Jive's layoffs don't portend doom and gloom for social computing

I'm hearing a lot of chatter among social software cognoscenti about how the looming recession will impact the social computing industry. You can even take a survey and contribute your opinion.

There's clearly a fear that social networking and collaboration feel like a frilly extra, rather than a core enterprise requirement, and therefore first in line on the cost-chopping block. When noted social software suite vendor Jive laid off a third of its staff this week, it seemed to confirm those fears.

I'm not so sure. Future-gazing is perilous, but I don't foresee a decline in the social software space that's any steeper than we'll see in other software categories.

First, social computing is just happening in the world regardless; the only real question is whether your enterprise is electing to get out in front of it or not.

Second, I suspect that Jive's layoffs are not a canary in the coal mine for social software vendors, but rather, an indication of likely contraction across the board in IT. Recall that Jive is VC-backed and grew quickly.

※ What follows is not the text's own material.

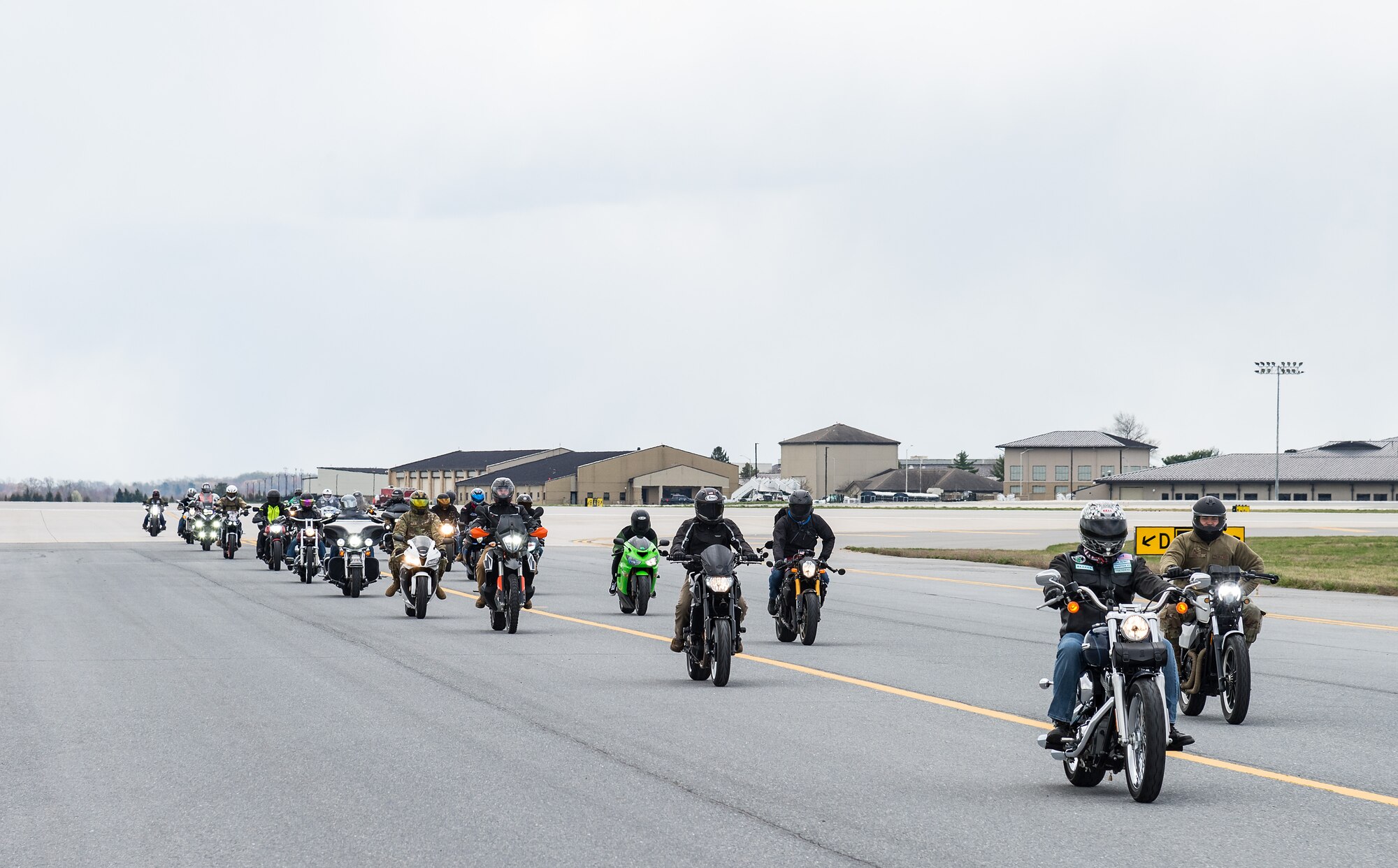 More than 20 motorcyclists ride down the taxiway on Dover Air Force Base, Delaware, April 2, 2021. The 436th Operations Support Squadron airfield manager led riders as part of Dover AFB’s motorcycle safety day. (U.S. Air Force photo by Roland Balik)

Lesson from the last boom and bust: grow quickly, contract quickly. Grow slowly, survive the down times. Note that Jive competitor Telligent -- having just landed its own timely VC funding -- managed to lure Lawrence Liu (SharePoint point man on social computing) from Redmond. This industry is far from moribund.

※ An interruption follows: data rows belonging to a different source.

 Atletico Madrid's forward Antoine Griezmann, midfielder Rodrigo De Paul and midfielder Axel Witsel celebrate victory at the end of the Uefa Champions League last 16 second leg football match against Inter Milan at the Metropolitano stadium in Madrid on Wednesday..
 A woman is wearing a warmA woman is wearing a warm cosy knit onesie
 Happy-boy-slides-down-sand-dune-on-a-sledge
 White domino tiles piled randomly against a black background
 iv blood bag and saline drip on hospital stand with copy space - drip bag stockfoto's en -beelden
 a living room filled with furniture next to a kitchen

Third, I'll argue that the comprehensive suite vendors -- not just Jive, but also IBM and Oracle, each with pricey collections of social tools -- may get dinged a bit more than the point solutions suppliers focusing on the basics, like blogs and wikis. If the coming economic downturn causes enterprises to build social communities one application at a time, that could actually be A Good Thing for everyone, but especially you the customer.